MADISON, Wis. (Reuters) - A year after his historic election, President Barack Obama sought to remind Americans on Wednesday the biggest problems he is grappling with -- from the economy to the war in Afghanistan -- are the legacy of his predecessor, George W. Bush.
With his approval ratings down from once-lofty levels and Tuesday's Democratic election losses raising questions about his political clout, Obama held no special ceremony to mark the anniversary of his election as America's first black president.
He instead traveled to Wisconsin to appear before a friendly audience in a school gymnasium and promote education as a pillar of his economic recovery efforts.
Obama was elected on a promise of sweeping change after eight years under Bush, but many Americans are increasingly expressing impatience that his pledge has yet to bear fruit.
He used the preamble of his speech to insist his administration had indeed had important successes and also to remind Americans of the litany of daunting challenges he inherited when he took office in January.

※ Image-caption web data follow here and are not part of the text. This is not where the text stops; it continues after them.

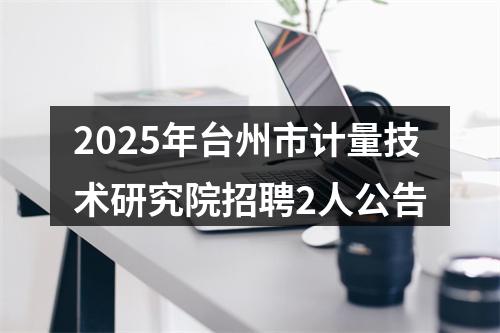 2025年台州市计量技术研究院招聘2人公告 图片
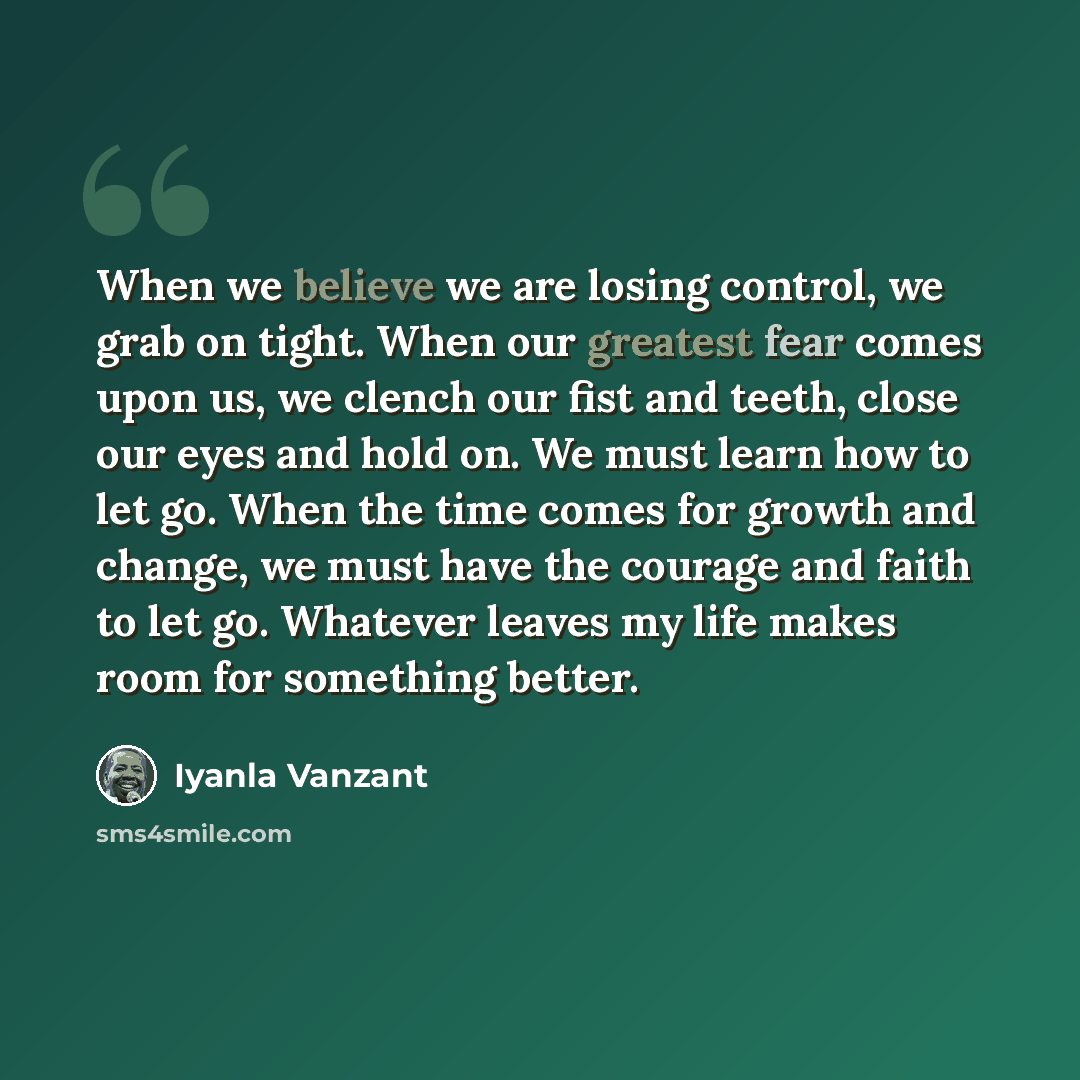 “When we believe we are losing control, we grab on tight. When our greatest fear comes upon us, we clench our fist and teeth, close our eyes and hold on. We must learn how to let go. When the time comes for growth and change, we must have the courage and faith to let go. Whatever leaves my life…” quote by Iyanla Vanzant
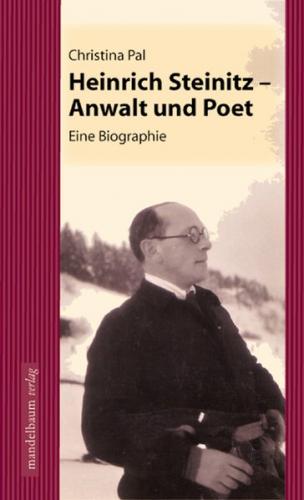 Heinrich Steinitz - Anwalt und Poet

"One year ago, Americans all across this country went to the polls and cast ballots for the future they wanted to see," Obama said.
But he said his administration was also confronted with a "financial crisis that threatened to plunge our economy into a Great Depression, the worst that we've seen in generations."
"We had record deficits, two wars, frayed alliances around the world," Obama added.
He said his administration had acted swiftly to save the economy from "imminent collapse."
"While we still have a long way to go, we have made meaningful progress toward achieving that goal," he said.
Nine months into his term, Obama's Republican critics have accused him of overplaying the "blame card" against Bush, a Republican who left office with one of the lowest poll ratings of any modern president.
Obama has seen his own approval numbers fall to the 50 percent range from above 70 percent as he struggles to push through a healthcare overhaul, reverse massive job losses and decide whether to send more troops to an increasingly unpopular war in Afghanistan.
He took another hit to his political standing on Tuesday when voters elected Republicans in state governors' races in Virginia and New Jersey despite his personal campaigning for the Democratic candidates. The White House denied the election losses were in any way a referendum on the president.